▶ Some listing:
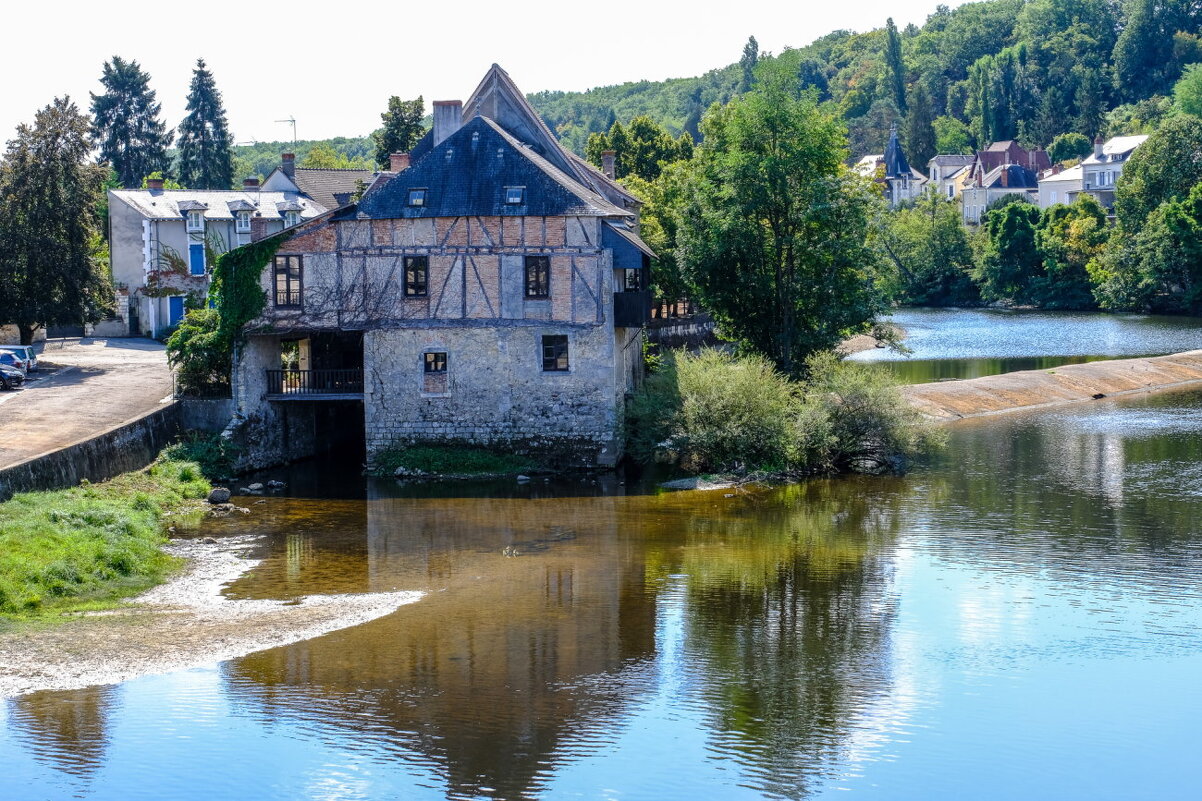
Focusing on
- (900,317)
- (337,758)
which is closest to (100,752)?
(337,758)

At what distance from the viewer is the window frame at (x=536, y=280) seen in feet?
125

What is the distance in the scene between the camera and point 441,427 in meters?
38.8

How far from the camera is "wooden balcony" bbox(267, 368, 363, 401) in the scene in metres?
39.5

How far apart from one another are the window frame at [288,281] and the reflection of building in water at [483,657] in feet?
33.3

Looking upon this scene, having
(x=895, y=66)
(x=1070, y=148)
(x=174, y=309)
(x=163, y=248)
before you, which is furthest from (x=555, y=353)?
(x=895, y=66)

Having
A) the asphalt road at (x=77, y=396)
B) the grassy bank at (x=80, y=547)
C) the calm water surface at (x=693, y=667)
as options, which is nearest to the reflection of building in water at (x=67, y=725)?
the calm water surface at (x=693, y=667)

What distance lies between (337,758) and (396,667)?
139 inches

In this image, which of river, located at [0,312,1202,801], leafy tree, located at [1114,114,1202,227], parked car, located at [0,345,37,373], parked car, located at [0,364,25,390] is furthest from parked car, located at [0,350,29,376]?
leafy tree, located at [1114,114,1202,227]

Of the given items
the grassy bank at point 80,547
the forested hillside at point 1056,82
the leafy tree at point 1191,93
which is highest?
the forested hillside at point 1056,82

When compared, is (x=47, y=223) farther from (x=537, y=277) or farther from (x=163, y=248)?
(x=537, y=277)

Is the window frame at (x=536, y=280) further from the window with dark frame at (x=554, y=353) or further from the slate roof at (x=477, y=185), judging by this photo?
the slate roof at (x=477, y=185)

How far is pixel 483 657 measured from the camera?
2275 cm

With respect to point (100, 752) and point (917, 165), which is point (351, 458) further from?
point (917, 165)

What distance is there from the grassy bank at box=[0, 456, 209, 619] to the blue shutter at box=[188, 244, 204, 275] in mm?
27280
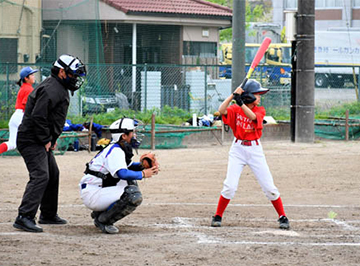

▶ What you will do: Please copy the listing word for word, from the line containing "When compared, is" through the end of the listing, keeping both ends and leaving out any pictures.

▶ Exercise solution:
When compared, is (x=47, y=223) farther from (x=537, y=277) or farther from (x=163, y=248)?
(x=537, y=277)

Is the window frame at (x=536, y=280) further from the window with dark frame at (x=554, y=353) or further from the slate roof at (x=477, y=185), judging by this photo?
the slate roof at (x=477, y=185)

How far is pixel 483 657 measured from the camera?
2275 cm

With respect to point (100, 752) and point (917, 165), which is point (351, 458) further from?
point (917, 165)

What distance is there from the grassy bank at box=[0, 456, 209, 619] to the blue shutter at box=[188, 244, 204, 275] in mm?
27280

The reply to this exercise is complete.